Density functionals for high-throughput materials discovery

While the design of materials from first principles has long seemed unattainable, simultaneous advancements in practical DFT and high-performance computing have brought this goal into view. Recent meta-generalized gradient approximations (meta-GGAs) like r²SCAN [1] have shown wide-ranging accuracy across solid-state compositional spaces [2], and sufficient numerical stability to permit hight-througput sweeps [3]. To this end, I'll discuss how the Materials Project has adopted r²SCAN as a primary engine for materials discovery, and how predicted thermodymic properties are changed by ascending the density functional ladder from the GGA to meta-GGA level.
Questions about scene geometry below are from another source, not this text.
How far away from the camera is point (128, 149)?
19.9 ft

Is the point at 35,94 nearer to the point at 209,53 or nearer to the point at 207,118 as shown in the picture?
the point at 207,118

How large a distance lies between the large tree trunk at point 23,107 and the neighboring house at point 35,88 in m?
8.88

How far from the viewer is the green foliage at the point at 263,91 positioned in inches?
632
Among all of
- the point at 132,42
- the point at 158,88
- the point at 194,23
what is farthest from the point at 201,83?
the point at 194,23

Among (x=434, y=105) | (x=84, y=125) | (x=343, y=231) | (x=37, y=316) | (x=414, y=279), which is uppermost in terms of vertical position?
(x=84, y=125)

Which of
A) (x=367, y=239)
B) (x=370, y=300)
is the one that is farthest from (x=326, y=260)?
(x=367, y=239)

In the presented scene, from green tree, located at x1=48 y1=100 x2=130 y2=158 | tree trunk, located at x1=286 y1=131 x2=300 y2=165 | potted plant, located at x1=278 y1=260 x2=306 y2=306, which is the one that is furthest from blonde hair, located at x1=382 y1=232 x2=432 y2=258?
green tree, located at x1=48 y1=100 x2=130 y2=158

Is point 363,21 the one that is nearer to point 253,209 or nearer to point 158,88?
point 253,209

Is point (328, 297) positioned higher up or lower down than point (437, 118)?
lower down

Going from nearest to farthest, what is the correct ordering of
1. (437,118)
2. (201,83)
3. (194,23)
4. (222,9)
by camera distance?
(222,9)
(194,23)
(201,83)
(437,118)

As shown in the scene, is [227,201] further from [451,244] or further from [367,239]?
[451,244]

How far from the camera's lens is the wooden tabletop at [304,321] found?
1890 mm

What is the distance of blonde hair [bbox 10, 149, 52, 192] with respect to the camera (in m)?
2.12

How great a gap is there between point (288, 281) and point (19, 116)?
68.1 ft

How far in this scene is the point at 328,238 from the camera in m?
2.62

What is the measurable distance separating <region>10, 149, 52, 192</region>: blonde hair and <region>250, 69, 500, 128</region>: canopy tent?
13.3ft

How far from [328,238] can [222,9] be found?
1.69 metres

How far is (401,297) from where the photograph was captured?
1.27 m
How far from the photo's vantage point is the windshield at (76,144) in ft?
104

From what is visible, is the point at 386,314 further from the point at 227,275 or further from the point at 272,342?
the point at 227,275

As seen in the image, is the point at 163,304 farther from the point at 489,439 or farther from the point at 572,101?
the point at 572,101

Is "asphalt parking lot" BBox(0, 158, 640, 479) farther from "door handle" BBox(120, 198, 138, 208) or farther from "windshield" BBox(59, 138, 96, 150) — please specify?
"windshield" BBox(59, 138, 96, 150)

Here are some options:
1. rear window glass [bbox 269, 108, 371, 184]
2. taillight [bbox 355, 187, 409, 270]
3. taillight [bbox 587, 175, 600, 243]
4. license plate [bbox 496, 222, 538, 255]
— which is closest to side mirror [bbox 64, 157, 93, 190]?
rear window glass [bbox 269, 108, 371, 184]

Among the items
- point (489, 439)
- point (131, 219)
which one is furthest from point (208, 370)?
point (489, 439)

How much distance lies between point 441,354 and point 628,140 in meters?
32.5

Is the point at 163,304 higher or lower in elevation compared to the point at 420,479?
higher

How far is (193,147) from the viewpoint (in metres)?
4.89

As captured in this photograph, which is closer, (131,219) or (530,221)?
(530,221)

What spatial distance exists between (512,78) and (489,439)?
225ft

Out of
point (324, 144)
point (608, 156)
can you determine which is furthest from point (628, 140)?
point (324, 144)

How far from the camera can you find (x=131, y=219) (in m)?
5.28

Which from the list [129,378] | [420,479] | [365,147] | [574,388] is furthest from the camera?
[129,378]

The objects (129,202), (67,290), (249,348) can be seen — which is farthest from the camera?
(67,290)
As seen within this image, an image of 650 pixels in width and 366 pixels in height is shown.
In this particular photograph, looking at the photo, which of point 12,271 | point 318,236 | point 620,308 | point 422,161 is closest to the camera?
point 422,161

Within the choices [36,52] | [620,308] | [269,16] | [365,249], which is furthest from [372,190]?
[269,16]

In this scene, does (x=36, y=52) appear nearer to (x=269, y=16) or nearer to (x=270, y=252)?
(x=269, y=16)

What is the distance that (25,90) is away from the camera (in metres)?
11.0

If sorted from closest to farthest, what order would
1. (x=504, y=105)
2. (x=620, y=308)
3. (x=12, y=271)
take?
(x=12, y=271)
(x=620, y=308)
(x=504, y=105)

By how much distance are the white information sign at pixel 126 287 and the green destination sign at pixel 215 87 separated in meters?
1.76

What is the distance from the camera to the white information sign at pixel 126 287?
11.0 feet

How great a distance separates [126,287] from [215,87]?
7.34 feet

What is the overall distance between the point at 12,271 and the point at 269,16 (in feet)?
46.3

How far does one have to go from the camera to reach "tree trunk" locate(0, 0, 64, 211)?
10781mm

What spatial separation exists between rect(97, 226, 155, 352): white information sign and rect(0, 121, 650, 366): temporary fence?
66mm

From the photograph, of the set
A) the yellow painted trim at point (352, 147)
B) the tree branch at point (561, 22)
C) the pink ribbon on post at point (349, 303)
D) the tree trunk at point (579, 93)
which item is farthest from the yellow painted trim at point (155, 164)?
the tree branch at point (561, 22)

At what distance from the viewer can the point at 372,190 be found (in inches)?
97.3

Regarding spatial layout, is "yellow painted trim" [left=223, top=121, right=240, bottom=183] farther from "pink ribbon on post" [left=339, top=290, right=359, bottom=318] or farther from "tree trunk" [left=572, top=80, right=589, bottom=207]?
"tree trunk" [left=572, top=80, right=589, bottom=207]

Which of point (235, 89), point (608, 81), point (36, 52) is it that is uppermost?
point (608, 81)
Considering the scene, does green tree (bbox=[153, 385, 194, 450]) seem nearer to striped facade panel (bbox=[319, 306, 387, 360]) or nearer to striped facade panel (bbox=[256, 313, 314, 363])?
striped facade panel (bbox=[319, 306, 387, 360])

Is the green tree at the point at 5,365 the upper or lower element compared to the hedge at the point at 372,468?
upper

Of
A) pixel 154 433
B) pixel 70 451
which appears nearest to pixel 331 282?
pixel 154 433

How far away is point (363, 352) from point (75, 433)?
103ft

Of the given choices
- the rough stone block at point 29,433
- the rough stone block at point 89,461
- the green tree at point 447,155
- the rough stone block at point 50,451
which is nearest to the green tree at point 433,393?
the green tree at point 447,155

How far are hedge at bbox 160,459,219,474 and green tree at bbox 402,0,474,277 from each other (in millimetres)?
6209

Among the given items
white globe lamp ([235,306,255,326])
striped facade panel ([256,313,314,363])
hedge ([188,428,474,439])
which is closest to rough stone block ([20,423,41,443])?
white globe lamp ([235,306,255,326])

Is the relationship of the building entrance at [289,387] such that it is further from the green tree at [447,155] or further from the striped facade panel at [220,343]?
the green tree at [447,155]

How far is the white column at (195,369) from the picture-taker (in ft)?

I'll pay particular attention to under-explored chemical spaces as we update, refine, and grow the Materials Project database using r²SCAN. Last, I will discuss the development of meta-GGAs that synthesize first principles and semi-emprical approaches.

[1] J.W. Furness, A.D. Kaplan, J. Ning, J.P. Perdew, and J. Sun, J. Phys. Chem. Lett. 11, 8208 (2020).

[2] M. Kothakonda, A.D. Kaplan et al., ACS Mater. Au 3, 102 (2022).

[3] R. Kingsbury et al., Phys. Rev. Mater. 6. 013801 (2022).